● **EXERCISE AIM**:
Each time a line of the listing holds "with", copy that line.

● **ENTRIES PROVIDED**:
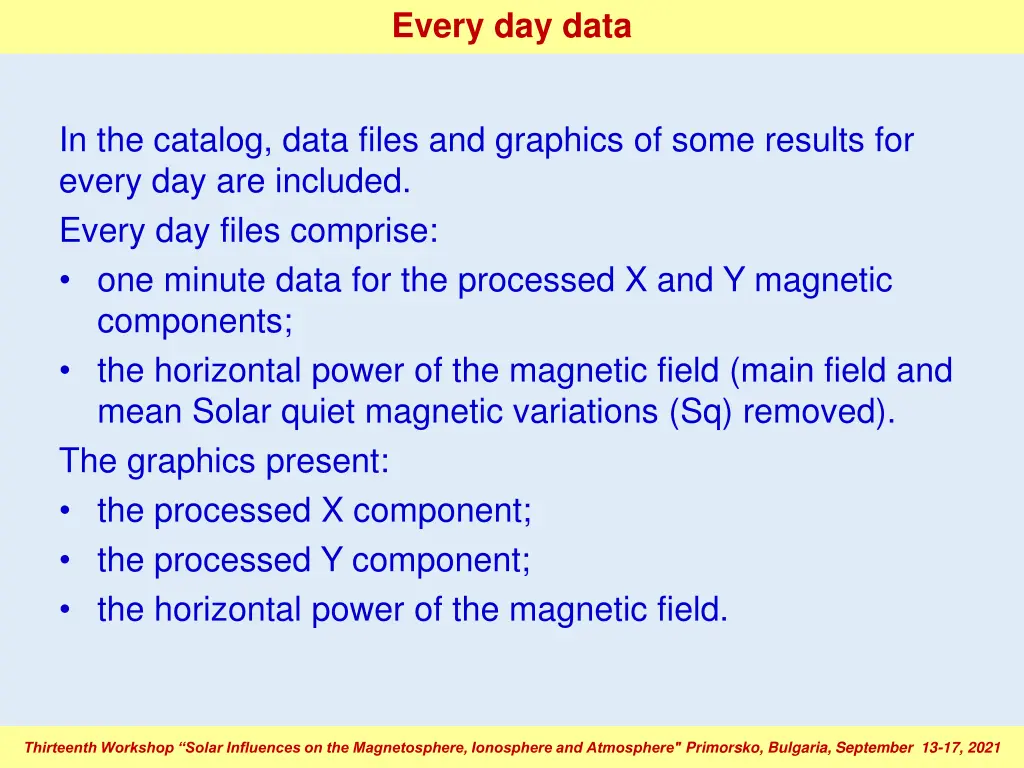 Every day data

In the catalog, data files and graphics of some results for every day are included.

Every day files comprise:

• one minute data for the processed X and Y magnetic components;
• the horizontal power of the magnetic field (main field and mean Solar quiet magnetic variations (Sq) removed).

The graphics present:

• the processed X component;
• the processed Y component;
• the horizontal power of the magnetic field.

Thirteenth Workshop “Solar Influences on the Magnetosphere, Ionosphere and Atmosphere" Primorsko, Bulgaria, September 13-17, 2021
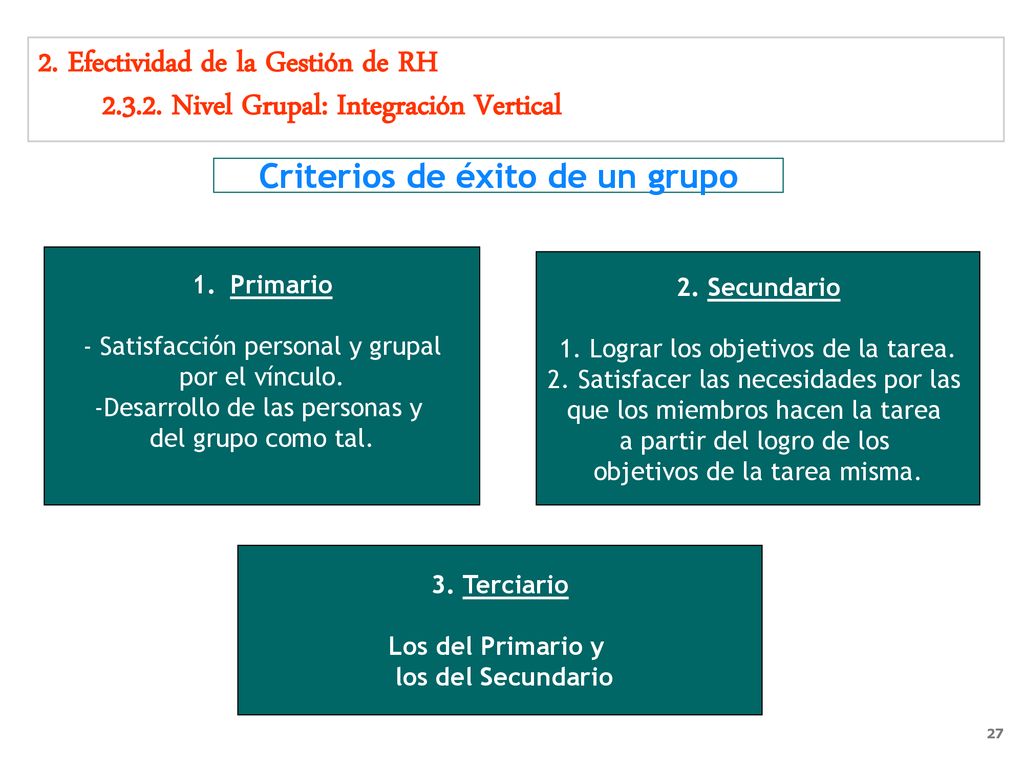 2. Efectividad de la Gestión de RH

2.3.2. Nivel Grupal: Integración Vertical

Criterios de éxito de un grupo

1. Primario

- Satisfacción personal y grupal por el vínculo.
-Desarrollo de las personas y del grupo como tal.

2. Secundario

1. Lograr los objetivos de la tarea.
2. Satisfacer las necesidades por las que los miembros hacen la tarea a partir del logro de los objetivos de la tarea misma.

3. Terciario

Los del Primario y los del Secundario

27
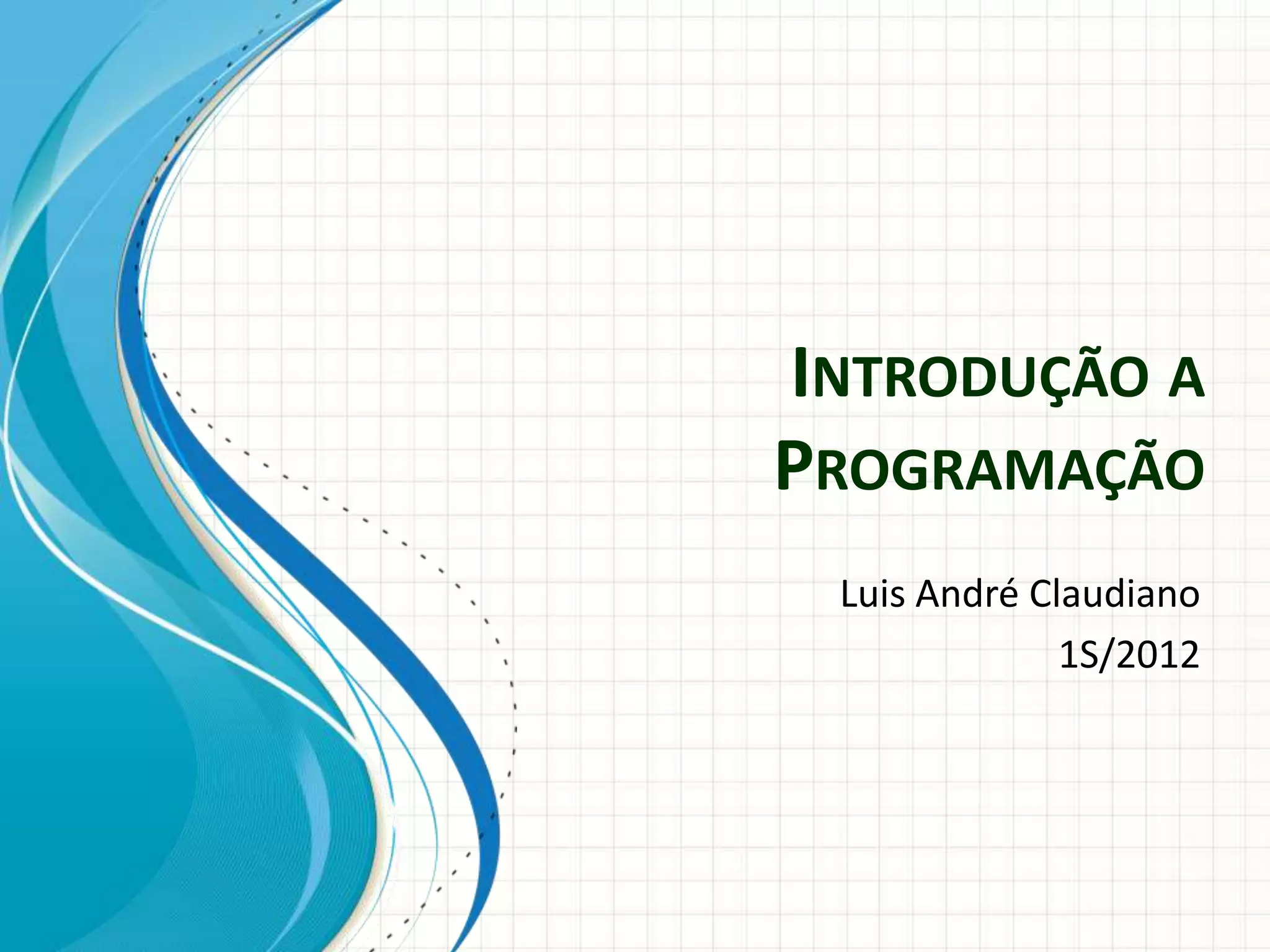 INTRODUÇÃO A PROGRAMAÇÃO

Luis André Claudiano
1S/2012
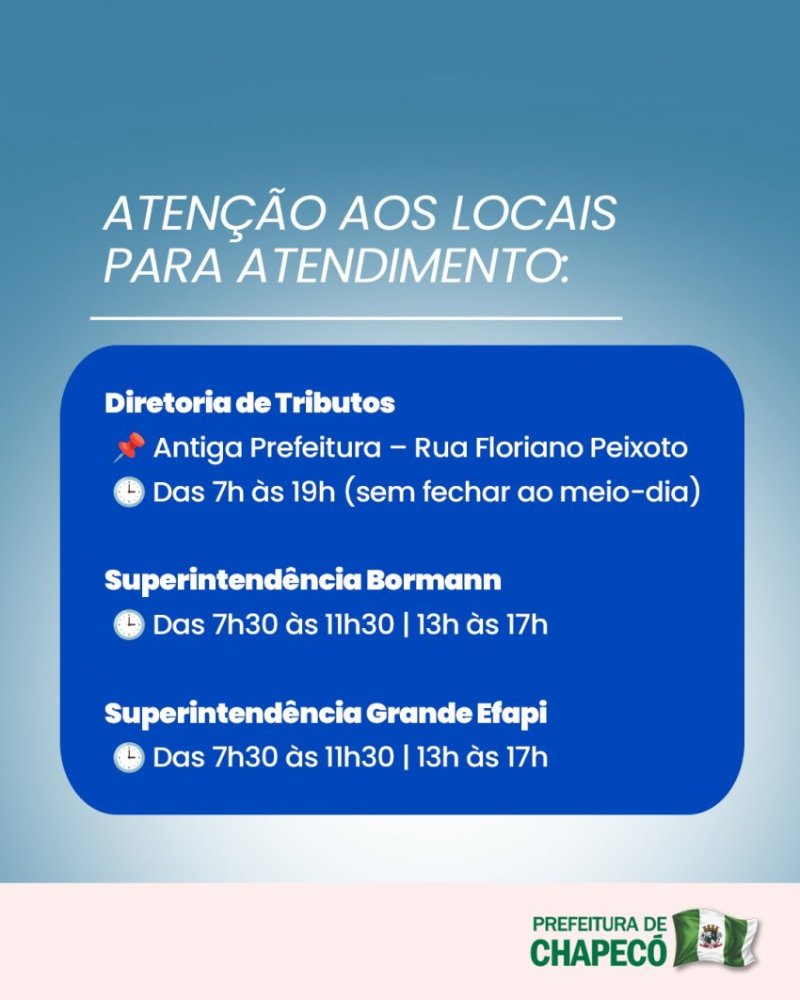 ATENÇÃO AOS LOCAIS PARA ATENDIMENTO:

Diretoria de Tributos
📌 Antiga Prefeitura – Rua Floriano Peixoto
🕒 Das 7h às 19h (sem fechar ao meio-dia)

Superintendência Bormann
🕒 Das 7h30 às 11h30 | 13h às 17h

Superintendência Grande Efapi
🕒 Das 7h30 às 11h30 | 13h às 17h

PREFEITURA DE CHAPECÓ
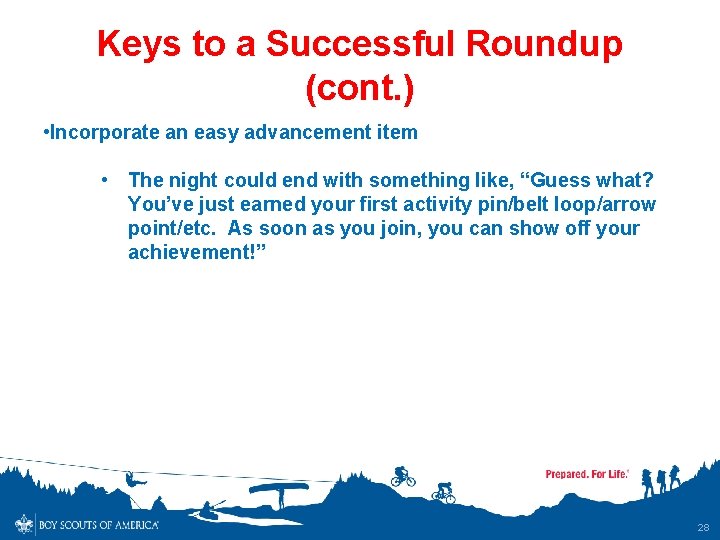 Keys to a Successful Roundup (cont.)

•Incorporate an easy advancement item

• The night could end with something like, “Guess what? You’ve just earned your first activity pin/belt loop/arrow point/etc. As soon as you join, you can show off your achievement!”

Prepared. For Life.

BOY SCOUTS OF AMERICA

28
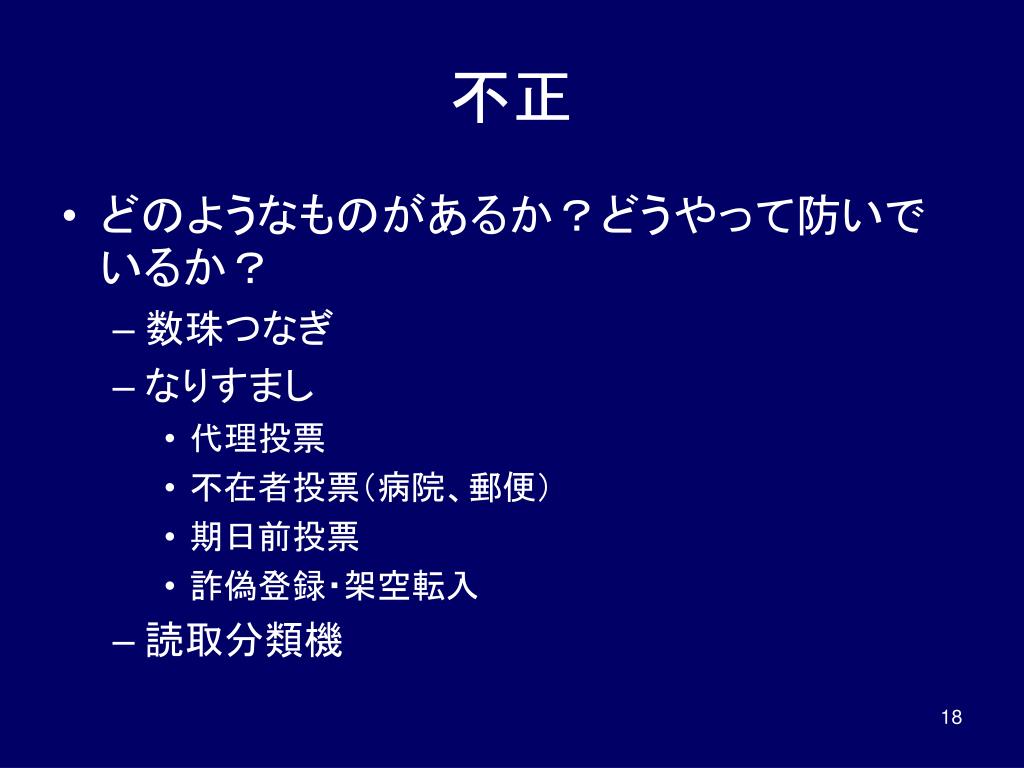 不正

• どのようなものがあるか？どうやって防いでいるか？
– 数珠つなぎ
– なりすまし
• 代理投票
• 不在者投票（病院、郵便）
• 期日前投票
• 詐偽登録・架空転入
– 読取分類機

18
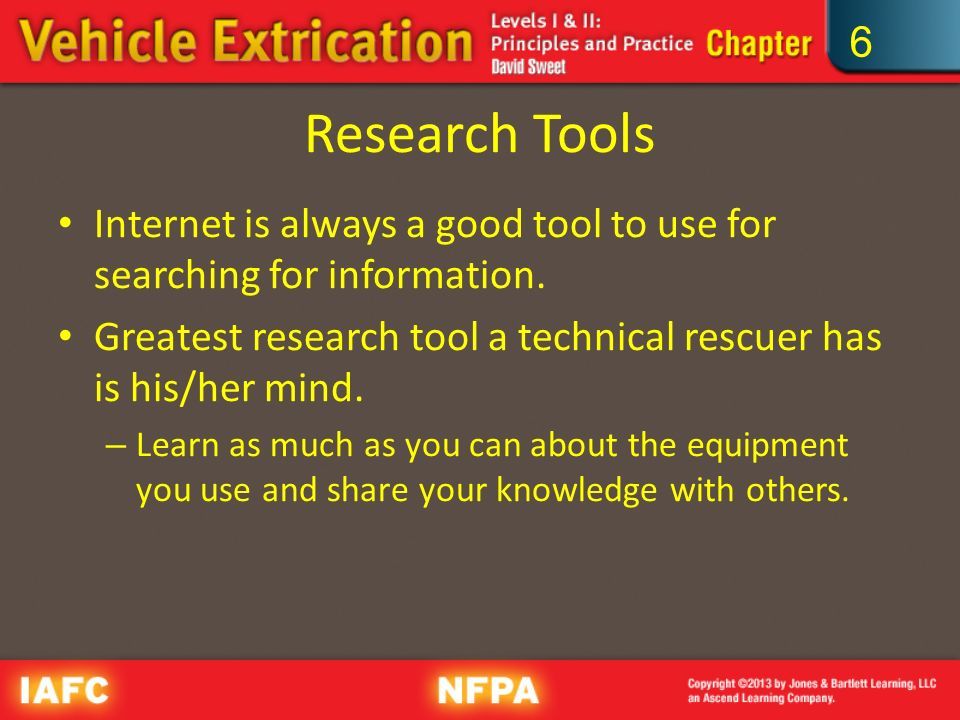 Vehicle Extrication Levels I & II: Principles and Practice David Sweet Chapter 6

Research Tools

• Internet is always a good tool to use for searching for information.
• Greatest research tool a technical rescuer has is his/her mind.
– Learn as much as you can about the equipment you use and share your knowledge with others.

IAFC NFPA Copyright ©2013 by Jones & Bartlett Learning, LLC an Ascend Learning Company.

● **ANSWER SPACE**:
• The night could end with something like, “Guess what? You’ve just earned your first activity pin/belt loop/arrow point/etc. As soon as you join, you can show off your achievement!”
– Learn as much as you can about the equipment you use and share your knowledge with others.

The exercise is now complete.